The other night I went to at exhibition at Gallery Ten, showing the work of Molly Goldwater. The work was 2D print and collage – not really relating to what my current practice is about, but I think it’s important to still explore and relate to other media. The below print was one I could relate to most in the collection – I appreciate the gentle variation in tones used in angled, geometric forms. I also enjoy the playful composition and the unpredictable nature of print – mark making in this method.


‘pink + grey 3’, 2016 (screenprint + paper on paper)
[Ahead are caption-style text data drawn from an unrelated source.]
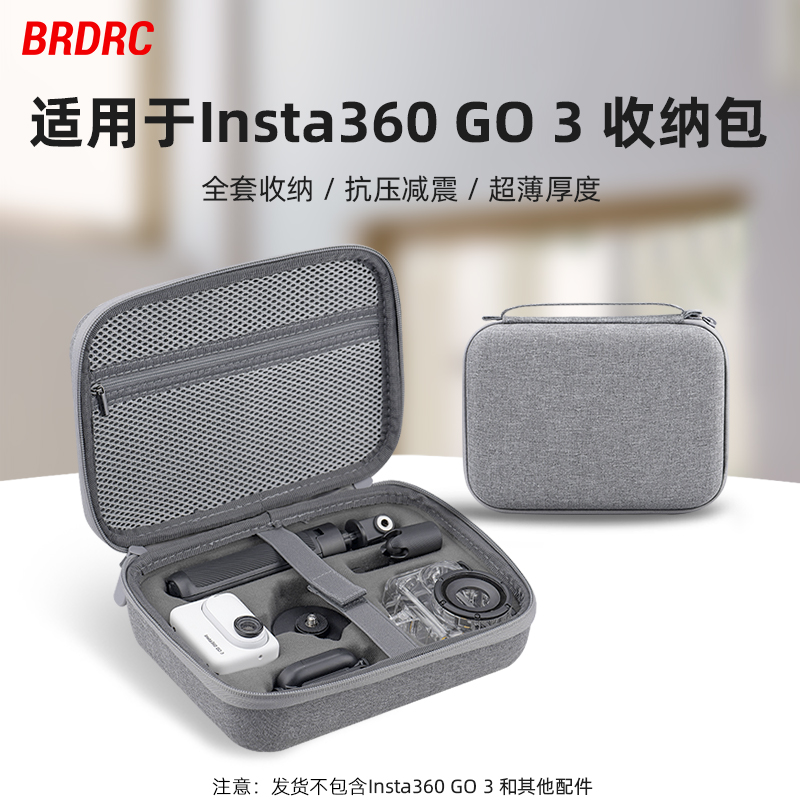 适用于Insta360 GO 3收纳包影石拇指相机手提包便携收纳盒配件 3C数码配件 数码收纳整理包 原图主图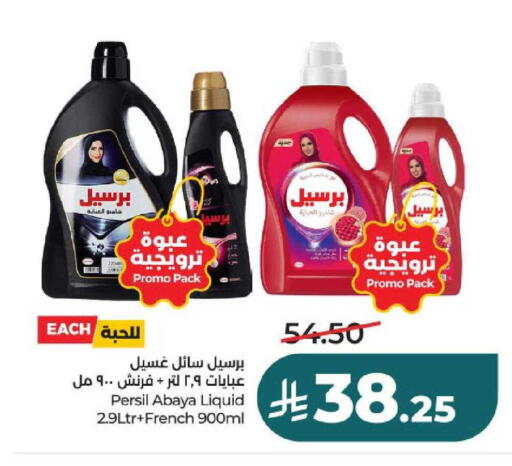 available at لولو هايبرماركت in مملكة العربية السعودية, السعودية, سعودية - عنيزة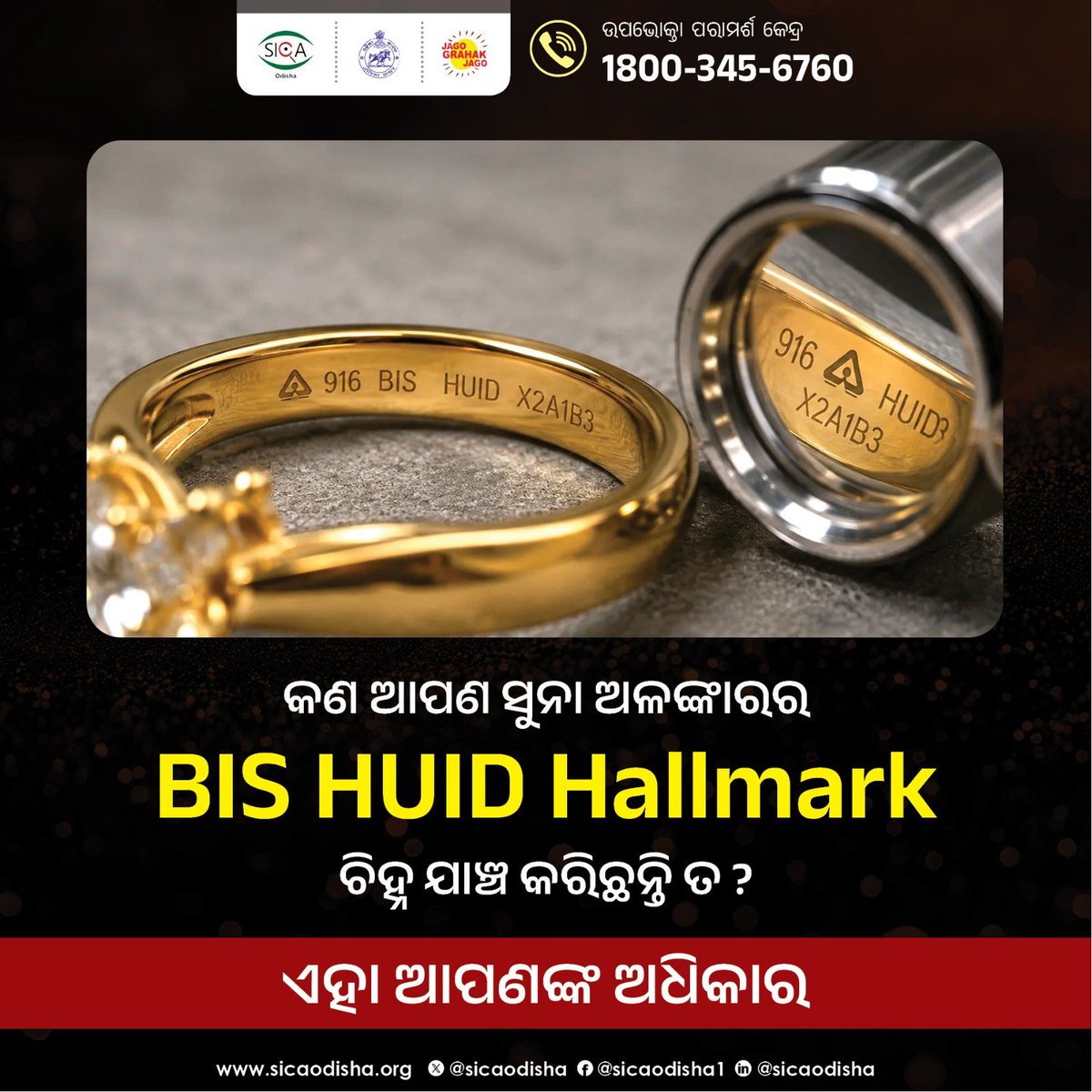 sicaodisha's tweet photo. କଣ ଆପଣ ସୁନା ଅଳଙ୍କାରର BIS HUID Hallmark ଚିହ୍ନ ଯାଞ୍ଚ କରିଛନ୍ତି ତ ? 
#GoldJewellery 
#ConsumerProtection 
@Food_Odisha @jagograhakjago @IndianStandards https://t.co/D1nGvB7PLO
The light sensor triggers the linear actuator (trap door). Below is the linear actuator. To make this work, I needed to learn some Arduino.. something I have never done before.

Light sensor:

Below is a drawing I have done of all the components involved in the electronic / arduino setup:

I learned about the function of Arduino boards and coding, bread boards, resistors and the motor controllor. This was all quite new to me, the last I had done anything electronic was in secondary school. It has been good fun though – I have refreshed my soldering skills, and my knowledge of power and currents. I have also learned about and played with the arduino coding that I need to get the sensor and actuator working in the way I need them to. Having downloaded the software on my own computer, I plan to carry on having a play with Arduino at home. I still find the wiring / bread board area difficult and confusing, but with practise I hope I will become more confident with it and enjoy using it.

I am very glad I have discovered this before leaving uni – I only wish I’d have tried it sooner! I never thought I would be doing electronics for my final piece – but then I didn’t think I’d be using / learning a lot of the skills which I have been! They are all valuable skills which I am sure I will end up using again.


I had been wondering about what I would need to attach to the bike chain, which would successfully pick up my cermaic balls and drop them off at the top. I had considered many different options: bending spoons, cups /pots or spoons, small brackets, wire, wooden ledges etc. Whilst walking around poundland, I saw hair clips / bobby pins which are essentially just manipulated, coated bits of strong wire. I tried curling one side of the bobby pin upwards and placing one either side of the bike chain, wrapped around a bolt. These work very well at carrying the marbles up the chain, and dropping the marbles off onto the run at the top. The only thing I have yet to test, is how efficiant the bobby pins are at scooping up the marbles from the bottom of the slide (which I have not yet finished making).